## SOURCE EXCERPT
►

Two Venetian Ladies is an oil on panel painting by the Italian Renaissance artist Vittore Carpaccio.

The painting, believed to be a quarter of the original work, was executed around 1490 and  shows two unknown Venetian ladies.  The top portion of the panel, called Hunting on the Lagoon is in the Getty Museum, and another matching panel is missing. The painting was formerly  considered to show two courtesans. Modern art historians think them more likely members to be of the patrician Torella family, as suggested by their fine clothes and the pearl necklaces, but academic debate continues, as with other similar Venetian paintings of the period. Several objects - the white kerchief, the pearls and the animals (the doves, Venus's bird) are symbols of chastity. Note the chopines, or platform clogs, on the left.

◄

## STORED DATA
►

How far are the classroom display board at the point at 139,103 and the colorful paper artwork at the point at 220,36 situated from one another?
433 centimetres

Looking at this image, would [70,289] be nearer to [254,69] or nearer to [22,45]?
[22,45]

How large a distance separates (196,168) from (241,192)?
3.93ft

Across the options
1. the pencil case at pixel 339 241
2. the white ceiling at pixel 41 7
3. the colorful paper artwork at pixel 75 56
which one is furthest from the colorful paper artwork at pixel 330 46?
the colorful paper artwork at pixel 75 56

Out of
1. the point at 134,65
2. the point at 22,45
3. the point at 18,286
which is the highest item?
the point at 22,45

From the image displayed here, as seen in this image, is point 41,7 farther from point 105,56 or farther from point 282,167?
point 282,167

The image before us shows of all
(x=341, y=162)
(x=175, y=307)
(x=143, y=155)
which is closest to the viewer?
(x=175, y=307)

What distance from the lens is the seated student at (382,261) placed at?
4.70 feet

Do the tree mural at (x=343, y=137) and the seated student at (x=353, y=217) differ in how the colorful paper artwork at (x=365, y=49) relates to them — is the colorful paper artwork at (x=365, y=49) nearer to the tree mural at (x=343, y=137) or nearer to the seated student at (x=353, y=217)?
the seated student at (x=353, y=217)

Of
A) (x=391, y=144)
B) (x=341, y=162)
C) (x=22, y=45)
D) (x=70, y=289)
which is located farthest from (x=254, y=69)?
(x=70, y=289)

◄

## INSTRUCTIONS
1. In the passage about Two Venetian Ladies, around what year was the painting executed?
2. Write out the Two Venetian Ladies passage again, starting with "The painting, believed" and going on through "on the left.", with "panel" changed to "board".
3. Keep writing the piece on the Carpaccio painting Two Venetian Ladies from its final sentence onward.

## WRITTEN RESPONSES
1. Around 1490.

2.
The painting, believed to be a quarter of the original work, was executed around 1490 and  shows two unknown Venetian ladies.  The top portion of the board, called Hunting on the Lagoon is in the Getty Museum, and another matching board is missing. The painting was formerly  considered to show two courtesans. Modern art historians think them more likely members to be of the patrician Torella family, as suggested by their fine clothes and the pearl necklaces, but academic debate continues, as with other similar Venetian paintings of the period. Several objects - the white kerchief, the pearls and the animals (the doves, Venus's bird) are symbols of chastity. Note the chopines, or platform clogs, on the left.

3.
Another painted panel, now in the Getty Museum , was published in 1944, and it was later realized that this is part of the same work, fitting above this part: it portrays several boats in a lagoon, and would explain the meaning of the scene, as two women awaiting their husbands' return after an expedition hunting, or fishing with cormorants, in the Venetian lagoon.  This discovery was verified by an in depth technical analysis, comparing the two fragmentary panels.  Another panel the same size as these two combined would have been on the left; probably the two were hinged together to make a diptych, or a folding door or shutter.  The Getty panel has an illusionistic letter rack painted on the back of the panel, which was presumably matched on this panel.  This appears to be the earliest small-scale trompe-l'œil painting since antiquity.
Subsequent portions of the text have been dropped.